Bundestag: Neues Telemediengesetz verabschiedet

19.01.2007

Der Deutsche Bundestag hat am gestrigen Donnerstag das Telemediengesetz (TMG) verabschiedet. Das Telemediengesetz soll das bisherige Teledienstegesetz (TDG), das Teledienste-Datenschutzgesetz(TDDSG) und den Mediendienste-Staatsvertrag (MDStV) ablösen.

Die Kanzlei-Infos haben in der Vergangenheit hierüber schon mehrfach ausführlich berichtet, vgl. die Kanzlei-Infos v. 15.06.2006 und v. 11.05.2005.

Die nun verabschiedete Gesetzesfassung basiert auf den ursprünglichen Gesetzesentwürfen der Bundesregierung BR-Drs. 16/3078 (PDF) und BR-Drs. 16/3135 (PDF). In letzter Minute gab es vom Wirtschaftsausschusses des Deutschen Bundestages eine wesentliche Veränderung (BR-Drs. 16/4078: PDF).

Diese wesentliche Veränderung basiert auf einer Stellungnahme des Bundesrates aus September 2006 (BR-Drs. 556/06: PDF). Dadurch können nunmehr auch "Polizeibehörden der Länder zur Gefahrenabwehr" vom Diensteanbieter datenschutzrechtliche Auskünfte verlangen.

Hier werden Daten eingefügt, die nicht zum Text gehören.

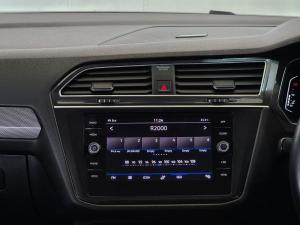 Volkswagen Tiguan Allspace 1.4TSI 110kW Life - Image 22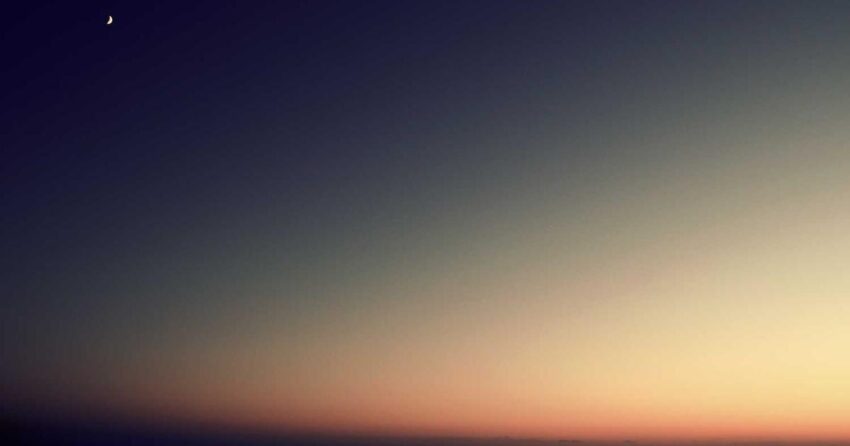 8 Smart Budget Strategies for Savvy Travelers in 2026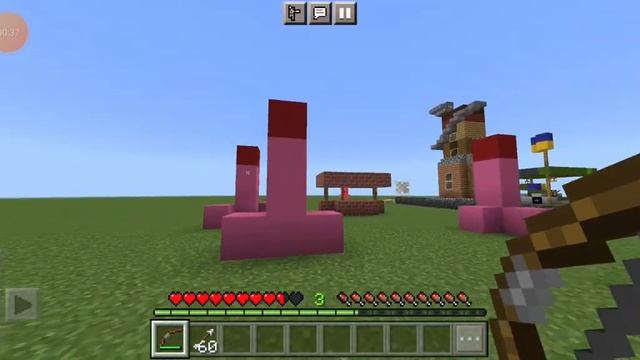 Жоский бой сигмы против Тайлера Дердена!!!! смотреть онлайн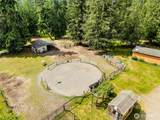 27019 384th Street - Photo 35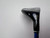XXIO 13 5 Hybrid 23* MP 1300 3222 41g Regular Graphite Mens RH HC, 6 of 12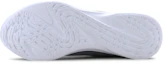 Purchase 彪马 Jaro Low '灰色' 运动鞋 193107-03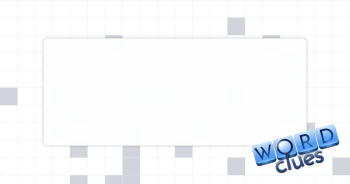 Pests on pets Crossword Clue
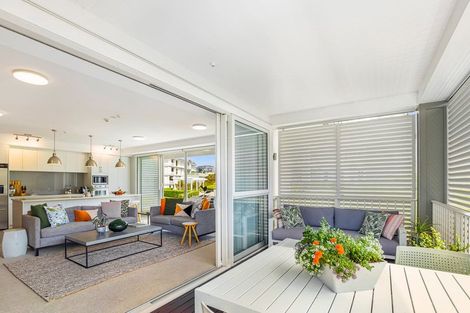 Photo of property in 166 Eaves Bush Parade, Orewa, 0931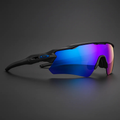Eclipse Black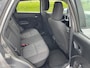Suzuki Baleno 1.2 Exclusive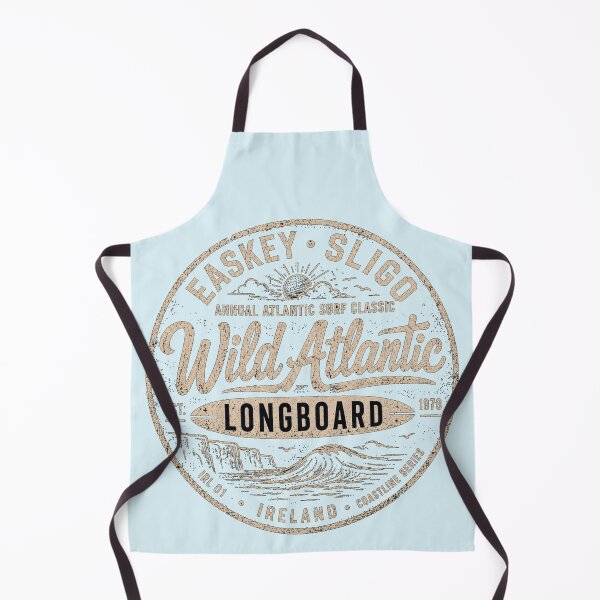 Item preview, Easkey • Sligo • Ireland designed and sold by Applecrunch.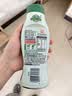 海天蚝油 薄盐耗油 0添加防腐剂 615g 挤挤装 点蘸 调味品 实拍图
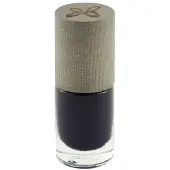 Boho Nagellak ombre noir 60 5 ml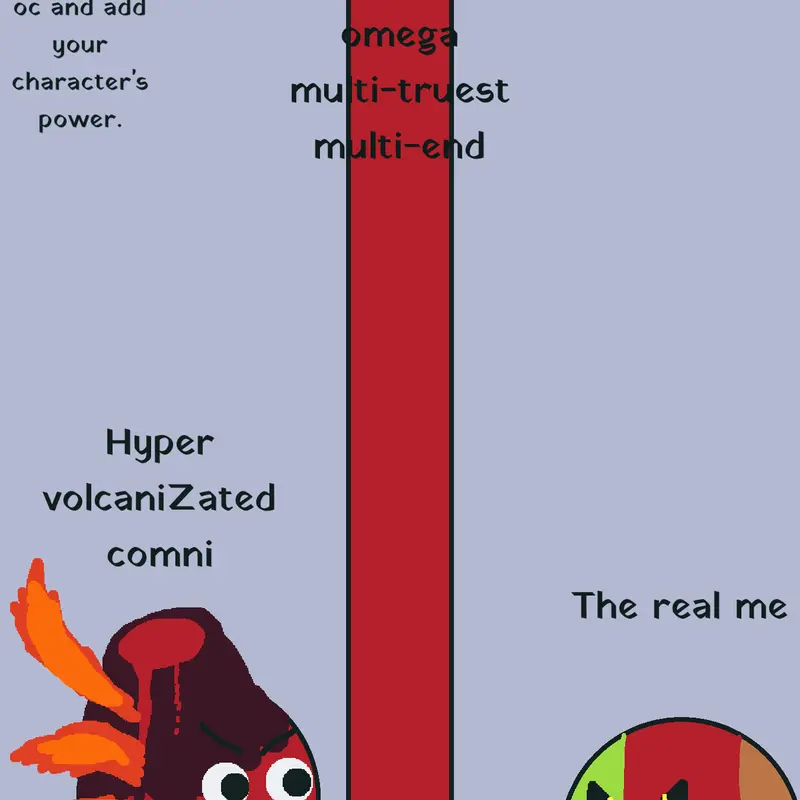 Game by @TheReal_Gengar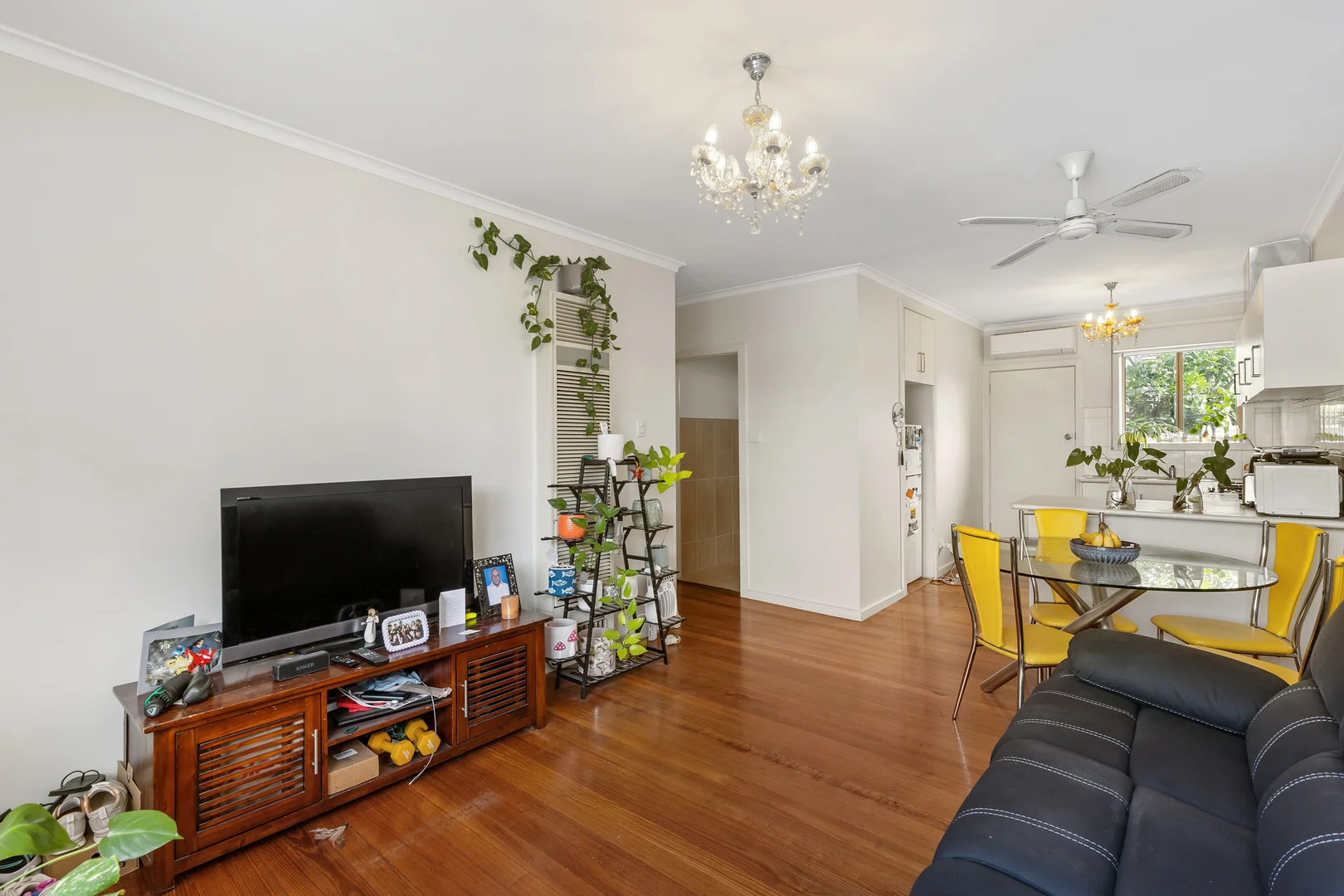 Additional image 4 of 3/33 Prospect Street, Glenroy VIC 3046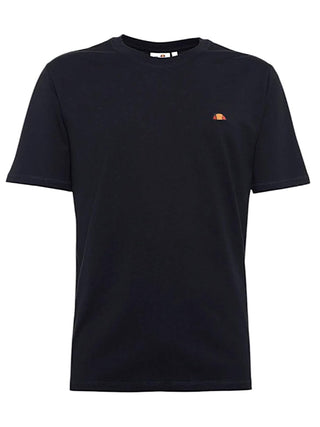 Ellesse T-shirt Uomo Mod. EHM200 050 Nero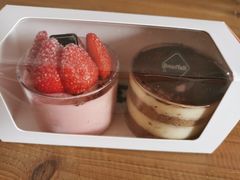 -BreadTalk面包新语·烘焙蛋糕(海珠丽影广场店)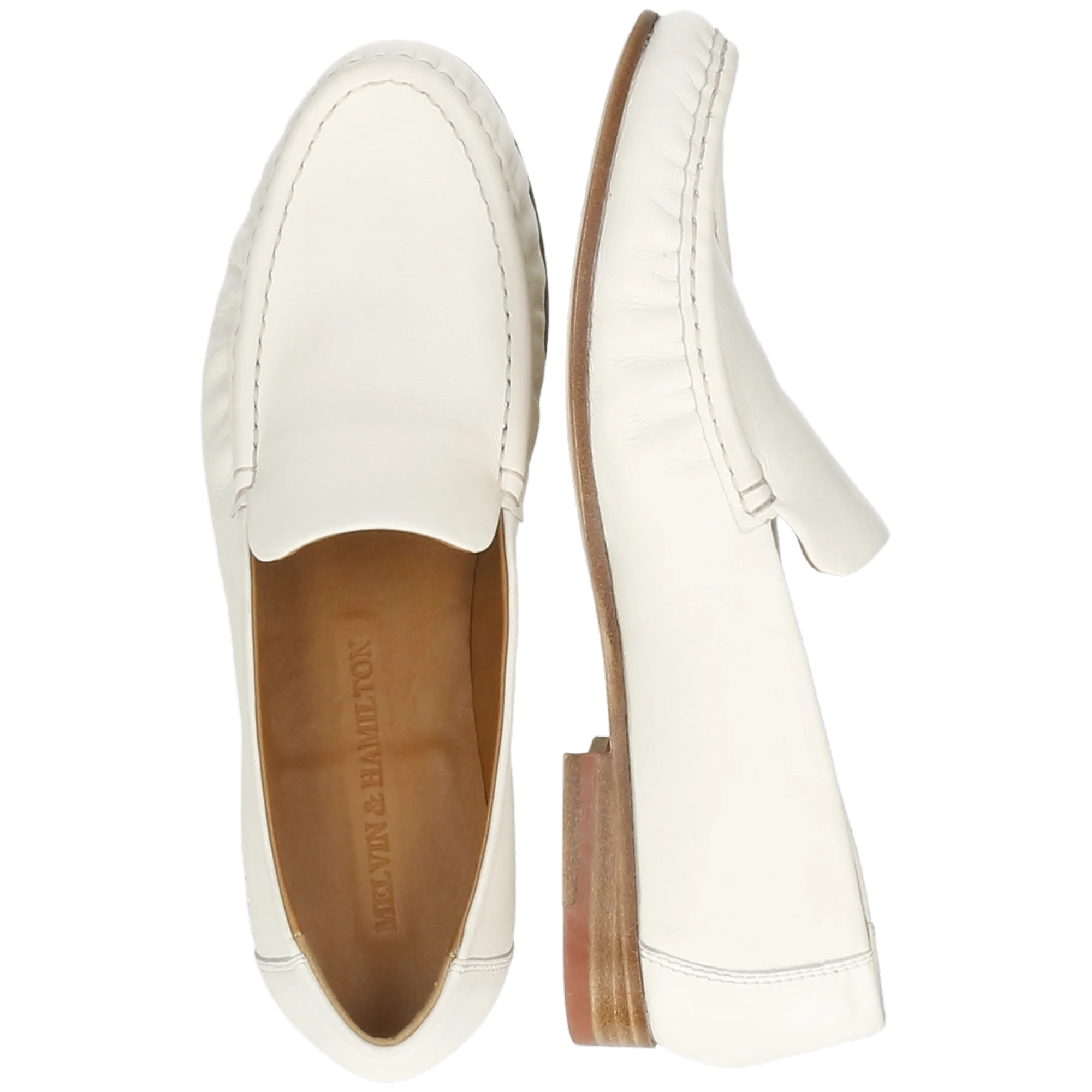 Kamilla 6 - Image 6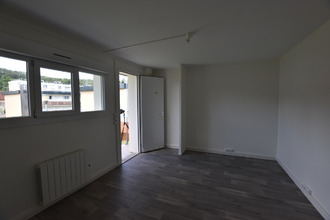  appartement louviers 27400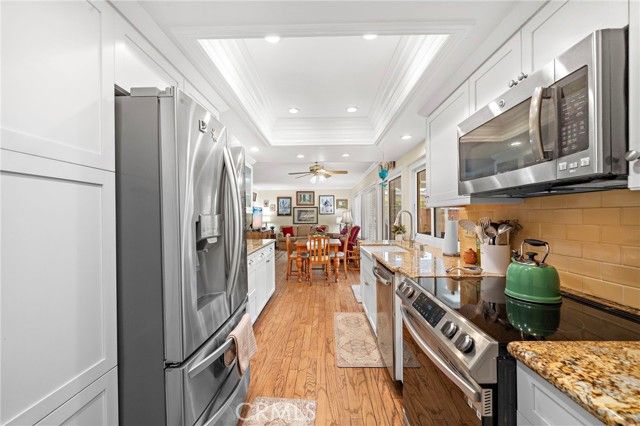 11788 Purslane Circle, Fountain Valley, CA 92708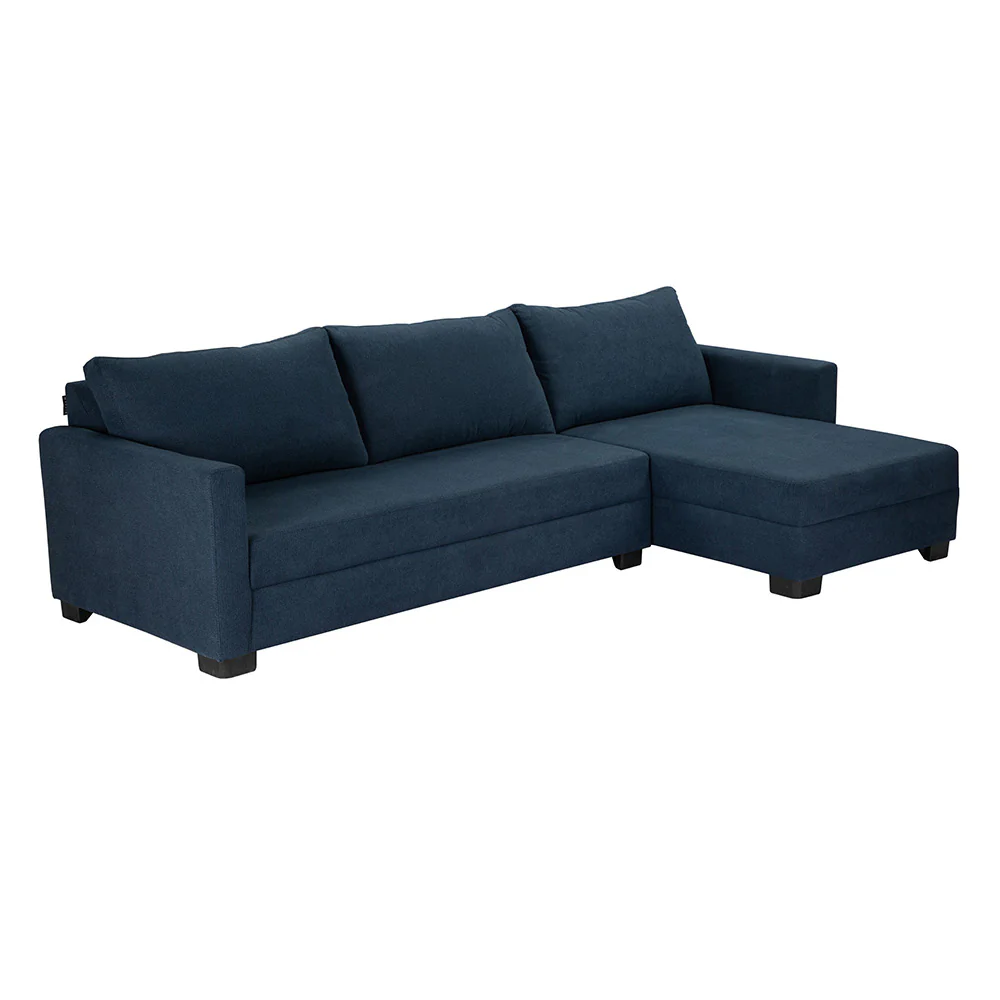 Love Chaise Dicasa Smoky Petit - Image 84
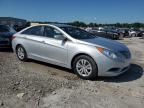 2012 Hyundai Sonata Gls   for Sale in Cahokia Heights, IL - Mechanical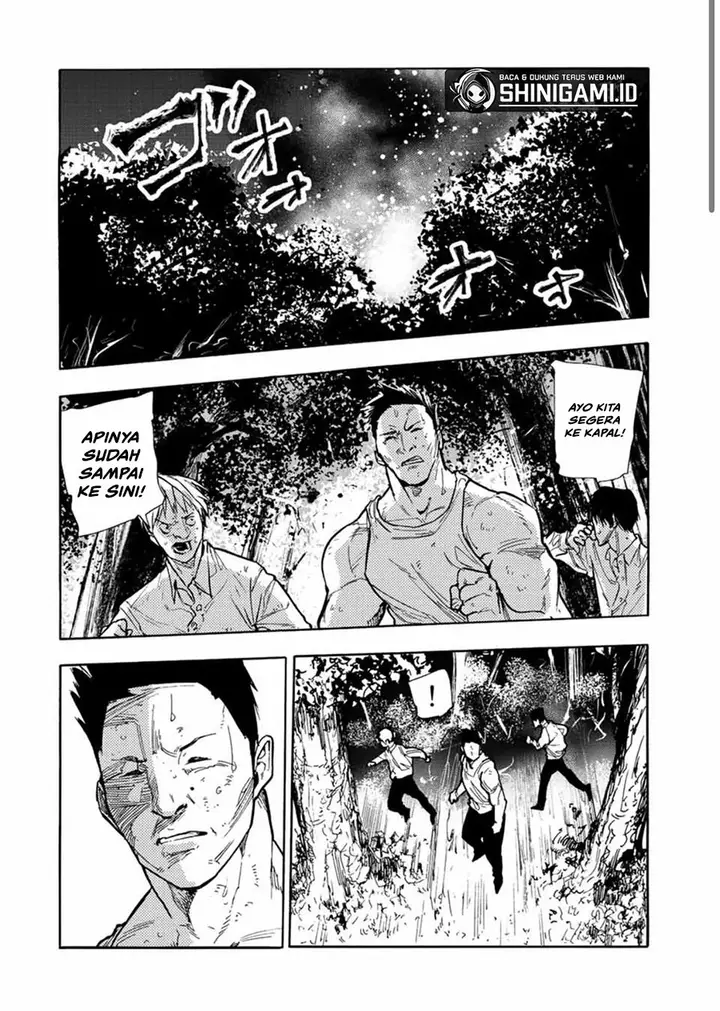 image-komik-juujika-no-rokunin-chapter-133-11/20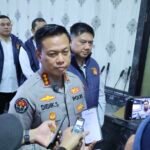 Kabid Humas Polda Sulsel Klarifikasi Dugaan Penipuan Rekrutmen CASIS Polri, Tegaskan Laporan Ditangani Profesional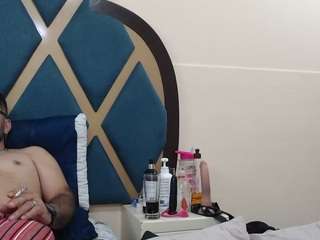 marihammurath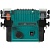 фото Точильно-шлифовальный станок FinePower OneBase CBG50 (3000-9000 об/мин,круг-50ммх,насадки)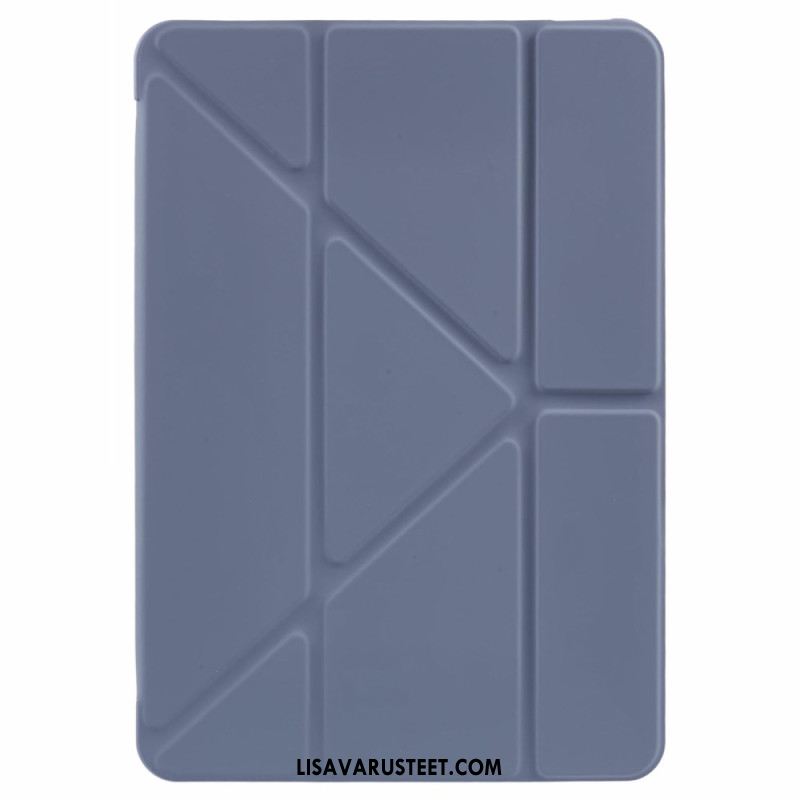 Xiaomi Pad 7 / 7 Pro Origami-jalusta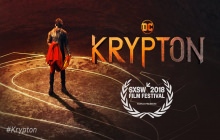 Krypton 2.Sezon 10.Bölüm Sezon Finali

Die wichtigsten Neuerungen noch einmal im Überblick:

a) Haftung/Mitstörerhaftung: Keine Veränderungen

b) Spam-Mails werden Ordnungswidrigkeit

c) Auskunftsmöglichkeiten von personenbezogenen Daten haben nunmehr nicht nur "Strafverfolgungsbehörden und Gerichte" wie nach dem TDDSG, sondern vielmehr

- alle (!) Behörden, die zum Zwecke der Strafverfolgung oder zur Gefahrenabwehr tätig werden,
- die Verfassungsschutzbehörden des Bundes und der Länder,
- der Bundesnachrichtendienst,
- der Militärische Abschirmdienst
- und alle Privaten in den Fällen, wo dies zur "Durchsetzung der Rechte am geistigen Eigentum erforderlich" ist

d) Das TMG ersetzt vollständig die alten Gesetze TDG, TDDSG und MDStV

e) Die Trennung zwischen Teledienst und Mediendienst wird aufgegeben. Zukünftig gibt es nur noch Telemedien



Anmerkung von RA Dr. Bahr:
Das TMG ist alles andere als ein Meilenstein, im Gegenteil, es kann vielmehr nur als echtes Trauerspiel bezeichnet werden. Das neue Gesetz enthält viele fragwürdige und praxisferne Regelungen. Anstatt dass der Gesetzgeber die wirklichen Probleme angeht (so z.B. die Linkhaftung, Haftung von Suchmaschinen, der sonstige Bereich der Mitstörerhaftung), stochert er vielmehr im Nebel herum und führt untaugliche Regelungen (z.B. Spam als Ordnungswidrigkeit) ein. Ein besonderer Dorn im Auge sind die zahlreichen neuen Ausnahmen im Datenschutzrecht. Nicht zuletzt die einzigartige Privilegierung der Urheberrechts-Inhaber.

Die Legislative offenbart damit erneut anschaulich, wie schon zuletzt im Fernabsatzrecht, ihre Inkompetenz, die tatsächlich wichtigen Probleme des Online-Rechts zu lösen.